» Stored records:
..........

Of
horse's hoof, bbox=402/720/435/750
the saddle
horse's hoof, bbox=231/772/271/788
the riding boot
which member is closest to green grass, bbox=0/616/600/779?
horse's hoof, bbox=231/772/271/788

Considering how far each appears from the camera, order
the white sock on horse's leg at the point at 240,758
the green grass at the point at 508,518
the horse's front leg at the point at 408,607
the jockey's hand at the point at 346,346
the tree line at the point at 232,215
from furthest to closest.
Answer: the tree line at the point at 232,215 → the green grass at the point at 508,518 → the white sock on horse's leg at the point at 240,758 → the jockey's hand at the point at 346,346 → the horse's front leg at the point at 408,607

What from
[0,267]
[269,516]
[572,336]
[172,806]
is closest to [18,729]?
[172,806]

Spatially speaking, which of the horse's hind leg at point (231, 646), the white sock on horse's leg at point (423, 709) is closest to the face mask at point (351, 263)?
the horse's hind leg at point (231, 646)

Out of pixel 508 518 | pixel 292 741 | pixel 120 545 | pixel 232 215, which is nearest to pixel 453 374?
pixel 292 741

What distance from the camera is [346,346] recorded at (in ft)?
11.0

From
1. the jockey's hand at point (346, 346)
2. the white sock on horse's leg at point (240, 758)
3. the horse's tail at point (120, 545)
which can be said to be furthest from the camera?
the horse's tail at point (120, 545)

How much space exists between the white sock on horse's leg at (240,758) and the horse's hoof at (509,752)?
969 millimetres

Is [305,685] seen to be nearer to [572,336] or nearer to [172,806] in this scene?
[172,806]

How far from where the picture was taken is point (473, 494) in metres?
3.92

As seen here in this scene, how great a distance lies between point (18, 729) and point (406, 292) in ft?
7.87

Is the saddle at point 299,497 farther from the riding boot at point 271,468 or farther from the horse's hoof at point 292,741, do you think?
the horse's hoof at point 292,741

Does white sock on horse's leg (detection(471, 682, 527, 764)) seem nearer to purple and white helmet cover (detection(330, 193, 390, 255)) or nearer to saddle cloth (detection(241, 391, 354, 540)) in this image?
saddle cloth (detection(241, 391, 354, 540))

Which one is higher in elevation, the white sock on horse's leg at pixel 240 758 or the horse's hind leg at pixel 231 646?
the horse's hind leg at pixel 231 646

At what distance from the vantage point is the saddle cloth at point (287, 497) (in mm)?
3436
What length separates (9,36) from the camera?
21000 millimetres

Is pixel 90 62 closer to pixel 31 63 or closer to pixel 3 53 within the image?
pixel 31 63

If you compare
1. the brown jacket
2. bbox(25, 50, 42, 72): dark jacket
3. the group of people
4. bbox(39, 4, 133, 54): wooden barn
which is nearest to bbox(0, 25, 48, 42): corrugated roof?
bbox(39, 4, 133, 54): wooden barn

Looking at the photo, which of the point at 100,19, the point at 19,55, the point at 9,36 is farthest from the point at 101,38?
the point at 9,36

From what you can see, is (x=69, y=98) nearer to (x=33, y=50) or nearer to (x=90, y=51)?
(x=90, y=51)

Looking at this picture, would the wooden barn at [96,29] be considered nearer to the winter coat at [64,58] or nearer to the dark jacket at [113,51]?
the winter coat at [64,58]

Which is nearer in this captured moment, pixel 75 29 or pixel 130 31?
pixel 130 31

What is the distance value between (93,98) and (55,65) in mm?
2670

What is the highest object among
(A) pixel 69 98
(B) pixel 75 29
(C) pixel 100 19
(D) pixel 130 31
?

..........

» PROBLEM DETAILS:
Swap "riding boot" for "stirrup" throughout the material above, leaving everything else unchanged.

» REPLY TO THE EXERCISE:
Of
horse's hoof, bbox=402/720/435/750
the saddle
horse's hoof, bbox=231/772/271/788
the stirrup
which member is closest to green grass, bbox=0/616/600/779?
horse's hoof, bbox=231/772/271/788

Considering how far each appears from the camera, order
the white sock on horse's leg at the point at 240,758
the green grass at the point at 508,518
the horse's front leg at the point at 408,607
the jockey's hand at the point at 346,346
the tree line at the point at 232,215
from furthest to closest.
Answer: the tree line at the point at 232,215 → the green grass at the point at 508,518 → the white sock on horse's leg at the point at 240,758 → the jockey's hand at the point at 346,346 → the horse's front leg at the point at 408,607

What from
[0,267]
[269,516]
[572,336]
[172,806]
is closest to [18,729]?
[172,806]

Spatially speaking, which of the horse's hind leg at point (231, 646), the white sock on horse's leg at point (423, 709) is closest to the face mask at point (351, 263)?
the horse's hind leg at point (231, 646)

Out of pixel 508 518 | pixel 292 741 | pixel 120 545 | pixel 232 215, which is nearest to pixel 453 374?
pixel 292 741

What distance from the camera is [346,346] recorded at (in ft)?
11.0

From
1. the jockey's hand at point (346, 346)
2. the white sock on horse's leg at point (240, 758)
3. the horse's tail at point (120, 545)
which can be said to be furthest from the camera?
the horse's tail at point (120, 545)

How much space exists between the white sock on horse's leg at (240,758) and the horse's hoof at (509,752)?
969 millimetres

Is [305,685] seen to be nearer to [572,336] or nearer to [172,806] in this scene?
[172,806]

How far from where the picture was taken is point (473, 494) in metres?
3.92

As seen here in this scene, how great a distance lies between point (18, 729) and point (406, 292) in ft?
7.87

Is the saddle at point 299,497 farther from the stirrup at point 271,468 or farther from the horse's hoof at point 292,741, do you think?
the horse's hoof at point 292,741

Does white sock on horse's leg (detection(471, 682, 527, 764)) seem nearer to purple and white helmet cover (detection(330, 193, 390, 255)) or nearer to saddle cloth (detection(241, 391, 354, 540)) in this image?
saddle cloth (detection(241, 391, 354, 540))

Which one is higher in elevation, the white sock on horse's leg at pixel 240 758 or the horse's hind leg at pixel 231 646?
the horse's hind leg at pixel 231 646

At what distance from the vantage point is the saddle cloth at point (287, 497) (in mm)?
3436
What length separates (9,36) from the camera?
21000 millimetres

Is pixel 90 62 closer to pixel 31 63 or closer to pixel 3 53 within the image?
pixel 31 63

If you compare
1. the brown jacket
2. bbox(25, 50, 42, 72): dark jacket
3. the group of people
4. bbox(39, 4, 133, 54): wooden barn
which is nearest to bbox(0, 25, 48, 42): corrugated roof?
bbox(39, 4, 133, 54): wooden barn

Looking at the photo, which of the point at 100,19, the point at 19,55, the point at 9,36 is farthest from the point at 101,38?
the point at 9,36

From what you can see, is (x=69, y=98) nearer to (x=33, y=50) or nearer to (x=90, y=51)?
(x=90, y=51)

Looking at this picture, would the wooden barn at [96,29] be considered nearer to the winter coat at [64,58] or nearer to the dark jacket at [113,51]?
the winter coat at [64,58]

Which is nearer in this captured moment, pixel 75 29 or pixel 130 31?
pixel 130 31

What is the distance value between (93,98) and (55,65) in mm?
2670

What is the highest object among
(A) pixel 69 98
(B) pixel 75 29
(C) pixel 100 19
(D) pixel 130 31
?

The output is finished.